▶ Text block
OK, so this thing about being 40 and saying whatever the fuck I want, but still worried that I'll offend people, all that thing, that contradiction, it's driving me fucking nuts.
So this woman I recently reconnected with, a woman to whom I sent a message nine years ago, she has a fascinating story. She is the process of adopting two children, something she has wanted to do since she herself was a child. She's been active about telling her story and her lovely time with these adorable newborns on Facebook. And she has been very willing to answer many questions, some of them probing, with some aplomb and humor. In other words, I didn't think too much was off-limits to a process that's still ongoing and needs to be somewhat secret to protect the identities of these two kids. I understand, and I think I've walked that line.
Yesterday, she was talking about tracking the development of both kids. The older one (although she isn't that much older) has been kind of slow in developing, I guess, while the younger one has been on a normal track. My friend said that she hopes that the older one can take a cue from her new brother and, for a lack of a better word, progress.
Now, I don't exactly know what that means. I don't have a kid; hell, I'm a kid myself. However, to me, my friend seemed to be intimating that this prospective daughter may have some kind of issues. But I didn't know. So, in the comments section, I asked if this child was, and I put this in quotes, "behind."
That's all I said. That's all I said.
I checked my Facebook. All of a sudden, my comment was gone.
I swear, I was totally nice in asking. And I never thought that she would take umbrage at it. But, unless there is some law where you can't discuss the health of prospective adoptees (which I didn't think applied here she may have talked about these issues), it looks as though she deleted my comment because she didn't like it.

Data listing

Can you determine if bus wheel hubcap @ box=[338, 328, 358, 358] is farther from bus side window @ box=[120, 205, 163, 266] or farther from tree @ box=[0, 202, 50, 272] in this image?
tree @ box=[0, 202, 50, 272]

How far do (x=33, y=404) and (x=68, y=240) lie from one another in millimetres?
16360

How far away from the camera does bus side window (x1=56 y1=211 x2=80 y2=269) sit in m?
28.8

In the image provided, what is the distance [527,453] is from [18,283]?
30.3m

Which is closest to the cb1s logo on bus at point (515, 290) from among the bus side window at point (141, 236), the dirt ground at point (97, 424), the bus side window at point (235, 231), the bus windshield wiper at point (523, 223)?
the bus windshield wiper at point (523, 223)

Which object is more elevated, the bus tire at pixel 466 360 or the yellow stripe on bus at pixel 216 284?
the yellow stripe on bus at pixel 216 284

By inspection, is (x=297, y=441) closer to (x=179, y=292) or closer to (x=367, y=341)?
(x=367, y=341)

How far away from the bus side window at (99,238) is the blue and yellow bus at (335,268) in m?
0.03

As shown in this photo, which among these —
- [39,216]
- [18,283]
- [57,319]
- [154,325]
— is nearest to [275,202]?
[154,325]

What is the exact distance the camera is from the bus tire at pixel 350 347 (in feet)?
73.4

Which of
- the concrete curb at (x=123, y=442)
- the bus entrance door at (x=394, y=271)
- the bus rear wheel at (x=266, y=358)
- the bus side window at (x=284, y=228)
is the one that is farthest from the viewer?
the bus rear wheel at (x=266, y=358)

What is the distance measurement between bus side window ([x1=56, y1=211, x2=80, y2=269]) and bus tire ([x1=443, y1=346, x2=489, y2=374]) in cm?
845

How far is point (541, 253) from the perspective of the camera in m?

▶ What you need to do
**a.** In the post about the deleted comment, what word did the writer put in quotes when asking about the older child?
**b.** Write out the part of the post about the deleted comment starting at "So this woman" and ending at "walked that line.".
**c.** Carry the post about the deleted comment forward, picking up after its final sentence.

▶ Solved tasks
**a.** "Behind."

**b.**
So this woman I recently reconnected with, a woman to whom I sent a message nine years ago, she has a fascinating story. She is the process of adopting two children, something she has wanted to do since she herself was a child. She's been active about telling her story and her lovely time with these adorable newborns on Facebook. And she has been very willing to answer many questions, some of them probing, with some aplomb and humor. In other words, I didn't think too much was off-limits to a process that's still ongoing and needs to be somewhat secret to protect the identities of these two kids. I understand, and I think I've walked that line.

**c.**
As much as I have been talking about saying what I want to say and not giving two fucks about what anyone else thinks, I care about what she thinks. I really do. She didn't have to respond to a Facebook message I sent her nine years ago. And maybe it's also because I'm 40 that I feel such a tug of time that I want to make sure I do nothing to sever a connection I had with someone (OK, maybe "connection" is too strong a word, but this means a lot to me) when I was a lot younger.
So, what did I do? I sent her a message though Facebook. We've communicated like that before. I thought I could get an explanation and smooth things over with an apology. So I did -- I said sorry if I offended you, I thought it was cool.
Again, that's all I said. That's all I said.
I heard nothing. Well, I have heard nothing. And I don't get it. Usually she is loquacious, and since she often likes my comments as well as those of her "real" friends when she posts a status update I know she's on Facebook constantly. So why the silent treatment? Is she mad? I think she's mad. She deleted something she didn't like, and now she's not going to give me an explanation and let me twist in the wind. That's what it feels like. Look, if you're upset, just let me know. Then give me a chance to make up for it, or at least just tell me we're done. But this silent treatment -- come on!
My reaction to this has to have something to do with my childhood. My parents were always overbearing when it came to problems they thought I had. I would never hear the end of their probing, nagging questions -- "What's the problem?" "Why do you do this?" "Does it have something to do with school?" "Why can't you do better then?" Shit like that. And as much as I hate that, I have inculcated that incessant badgering, and the insecurity that is the reason behind it, whenever I see there's a problem ... well, whenever I perceive someone has a problem with me. However, my reaction towards my folks when they start this avalanche of questions was to shut down -- to give them the silent treatment. So it's a bit contradictory to get bent all out of shape when someone seemingly does it to me. I admit that. Still drives me crazy, though.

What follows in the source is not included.